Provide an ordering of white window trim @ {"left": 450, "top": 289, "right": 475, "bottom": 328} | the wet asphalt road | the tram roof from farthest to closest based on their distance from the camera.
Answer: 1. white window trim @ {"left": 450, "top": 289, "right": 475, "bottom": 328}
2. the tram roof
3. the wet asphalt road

...

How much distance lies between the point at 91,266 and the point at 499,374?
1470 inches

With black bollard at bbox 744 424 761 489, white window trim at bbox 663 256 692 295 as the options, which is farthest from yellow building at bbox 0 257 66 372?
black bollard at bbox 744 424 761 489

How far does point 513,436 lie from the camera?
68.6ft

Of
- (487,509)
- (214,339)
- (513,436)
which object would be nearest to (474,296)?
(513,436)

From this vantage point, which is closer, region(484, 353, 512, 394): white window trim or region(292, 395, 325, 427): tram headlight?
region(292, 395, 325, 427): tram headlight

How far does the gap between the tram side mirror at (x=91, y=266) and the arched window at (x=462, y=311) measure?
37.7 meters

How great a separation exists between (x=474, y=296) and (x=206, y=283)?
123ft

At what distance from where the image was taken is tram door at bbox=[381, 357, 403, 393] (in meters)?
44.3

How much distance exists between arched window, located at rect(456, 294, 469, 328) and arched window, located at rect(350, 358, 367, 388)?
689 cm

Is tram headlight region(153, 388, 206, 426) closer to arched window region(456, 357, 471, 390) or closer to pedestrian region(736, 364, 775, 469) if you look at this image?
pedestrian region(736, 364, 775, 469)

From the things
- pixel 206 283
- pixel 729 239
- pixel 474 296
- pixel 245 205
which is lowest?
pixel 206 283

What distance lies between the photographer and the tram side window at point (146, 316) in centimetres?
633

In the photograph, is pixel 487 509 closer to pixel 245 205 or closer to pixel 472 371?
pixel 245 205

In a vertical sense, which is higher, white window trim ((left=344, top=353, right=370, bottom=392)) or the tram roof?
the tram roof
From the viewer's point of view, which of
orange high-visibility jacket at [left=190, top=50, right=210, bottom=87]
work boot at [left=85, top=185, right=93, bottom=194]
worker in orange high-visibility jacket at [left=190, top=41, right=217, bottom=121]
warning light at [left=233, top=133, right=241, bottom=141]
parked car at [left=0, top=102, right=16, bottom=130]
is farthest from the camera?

**Exercise:** Copy out the listing word for word, beginning with the line that contains "How far does point" and ending after the line that contains "37.7 meters".

**Reply:**
How far does point 513,436 lie from the camera?
68.6ft

Of
- (487,509)
- (214,339)
- (513,436)
which object would be nearest to (474,296)?
(513,436)

From this vantage point, which is closer, region(484, 353, 512, 394): white window trim or region(292, 395, 325, 427): tram headlight?
region(292, 395, 325, 427): tram headlight

How far does the gap between the tram side mirror at (x=91, y=266) and the arched window at (x=462, y=311) measure?
37.7 meters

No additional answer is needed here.